__Text provided__
────────────────

From the Worldwide Faith News archives www.wfn.org


[PCUSANEWS] Author of Civil Rights trilogy says human stories can overcome modern myths


From News Service <newsservice@CTR.PCUSA.ORG>
Date Wed, 21 Jun 2006 14:48:03 -0400

You are currently subscribed to the PCUSANEWS listserv of the Presbyterian Church (U.S.A.).

============================================================

This story available online at: http://www.pcusa.org/ga217/newsandphotos/ga06114.htm

GA06114

Values, not power, are our hope, says Branch

Author of Civil Rights trilogy says human stories can overcome modern myths

By John Sniffen

BIRMINGHAM, June 21* Values, not physical power, will save our society, Pulitzer Prize-winning author Taylor Branch told the Presbyterian Historical Society luncheon Tuesday.

Branch, author of a best-selling trilogy on Martin Luther King Jr. and the Civil Rights movement, said we have a choice between adhering to our values or using force to solve our problems.

"We're already lost if we do not choose values," he said. "We'll be on the slippery slope back to the Inquisition, when torture profaned, not purified, the church."

Most of Branch's presentation centered on the Civil Rights movement, especially Birmingham’s role in that struggle. In the watershed year of 1963, the fear in the city was palpable, he said. Segregation was strictly enforced in matters as mundane as playing checkers in public, and murders of blacks went uninvestigated.

────────────────

__Set tasks__
[1] In the news story about Taylor Branch's talk, which group's luncheon did he address?
[2] Go on with the news story about Taylor Branch's luncheon talk, picking up after its final sentence.

__Dataset__
────────────────

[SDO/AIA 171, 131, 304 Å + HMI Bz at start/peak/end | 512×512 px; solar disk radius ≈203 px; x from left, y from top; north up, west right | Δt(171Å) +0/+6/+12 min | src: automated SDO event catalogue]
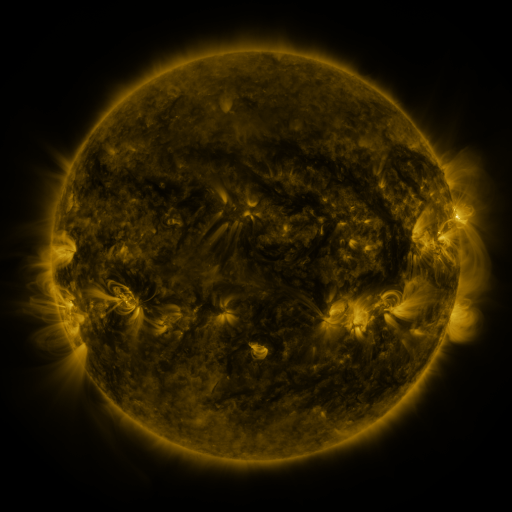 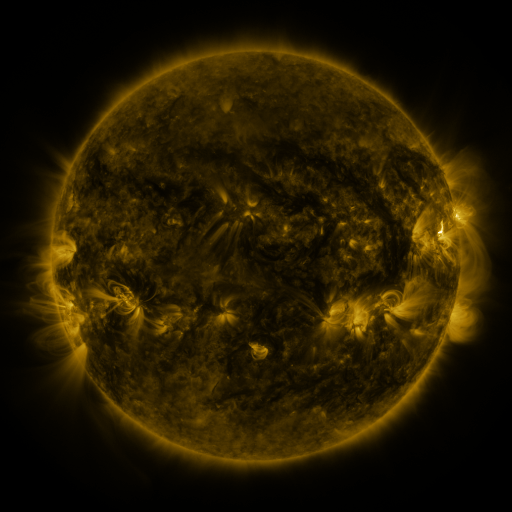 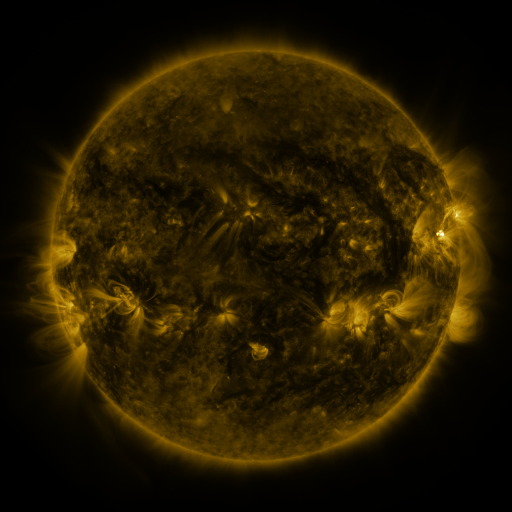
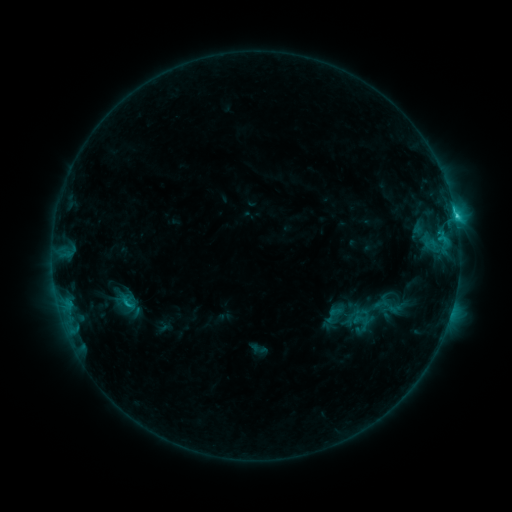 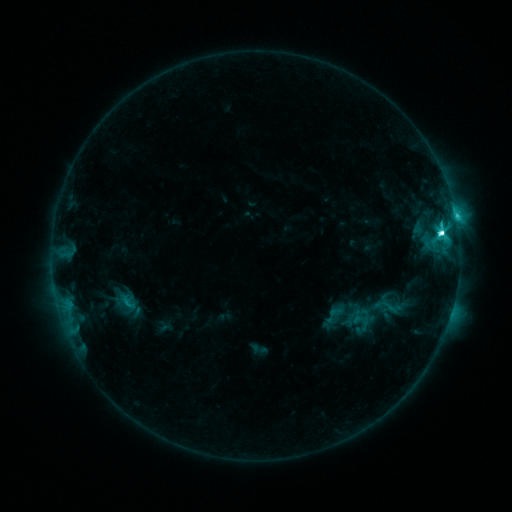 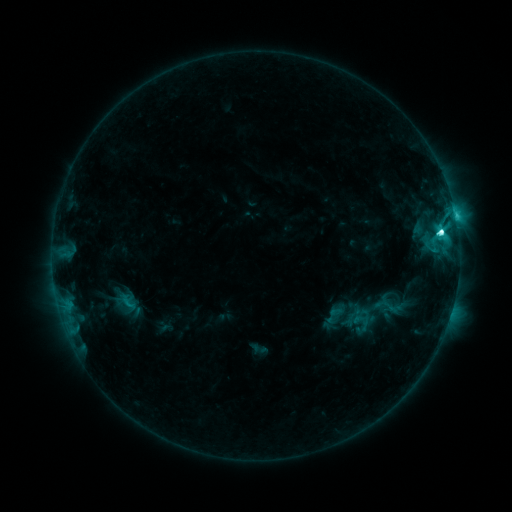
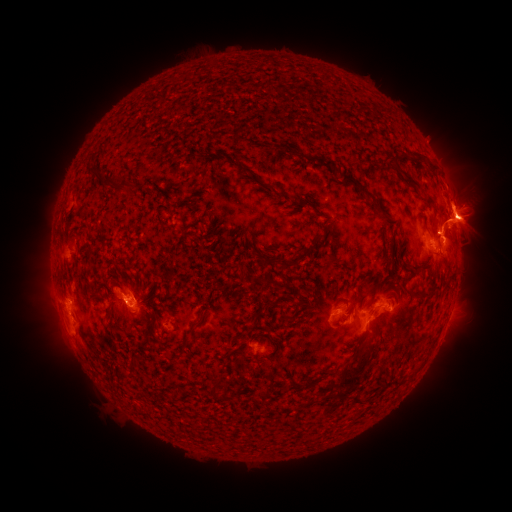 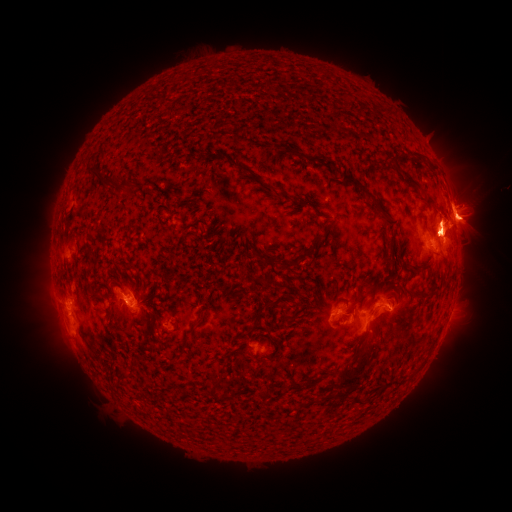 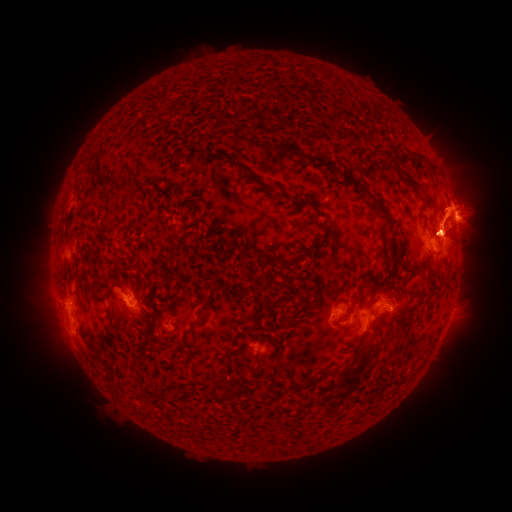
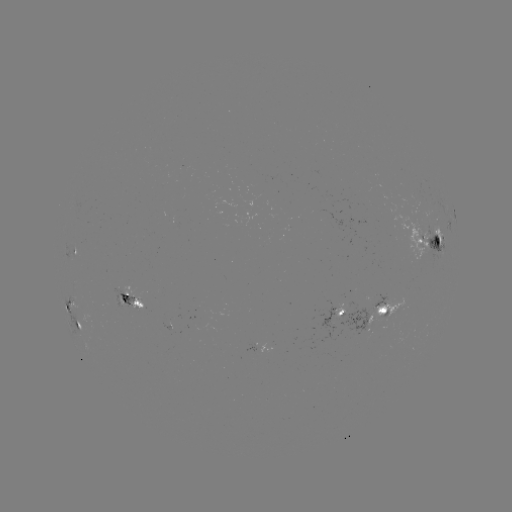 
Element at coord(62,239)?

────────────────

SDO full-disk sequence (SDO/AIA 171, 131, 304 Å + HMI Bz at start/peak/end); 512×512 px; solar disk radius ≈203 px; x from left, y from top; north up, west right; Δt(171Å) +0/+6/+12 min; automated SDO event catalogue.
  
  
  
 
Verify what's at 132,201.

────────────────

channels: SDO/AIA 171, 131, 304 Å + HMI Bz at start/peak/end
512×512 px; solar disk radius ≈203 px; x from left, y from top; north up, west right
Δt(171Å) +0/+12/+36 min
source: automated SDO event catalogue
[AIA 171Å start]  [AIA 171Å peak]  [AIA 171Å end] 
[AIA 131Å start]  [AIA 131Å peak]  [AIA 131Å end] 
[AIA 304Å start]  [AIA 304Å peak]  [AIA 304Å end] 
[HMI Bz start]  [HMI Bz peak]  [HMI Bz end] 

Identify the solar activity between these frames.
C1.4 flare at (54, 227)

────────────────

__Final answers__
[1] The Presbyterian Historical Society luncheon.

[2]
When black churches were bombed and children died in Birmingham, the best President Kennedy could do was to send down former Army football coach Earl Blaik. "There was no hope for justice," said Branch. “Fear gripped Birmingham. People on all sides were afraid.”

King's decision to come to Birmingham that year was "the supreme gamble of his life," and it almost failed. With fewer and fewer adults willing to protest and go to jail, King's advisor James Bevel proposed asking children as young as six to join the protests.

Black families were incensed at the suggestion, but Bevel said it was necessary because the adults had not worked to change the system 40 years earlier when they were young.

By the thousands young people volunteered, protested and hundreds went to jail. When the jails were filled, Birmingham Public Safety Commissioner Eugene "Bull" Connor then turned police dogs and fire hoses upon the young protesters, thinking they would disperse. "But they didn't run," said Branch.

Images of vicious dogs and police brutality filled front pages and television screens around the world.

"That was a transcendent moment in U.S. history," he said. It "melted the moral distance" that many people had placed between themselves and the struggle for civil rights. "The children of Birmingham who were the victims of violence ... rallied the hearts and consciousness of people who were afraid," said Branch.

He credited the events in Birmingham with leading to "many miracles," some in the South and others across the nation and the world. The South began to flourish with new business and major league sports teams. Non-violence was used to end Apartheid in South Africa and "even Tiananmen Square was modeled on a sit-in."

"It went all around the world and changed lives."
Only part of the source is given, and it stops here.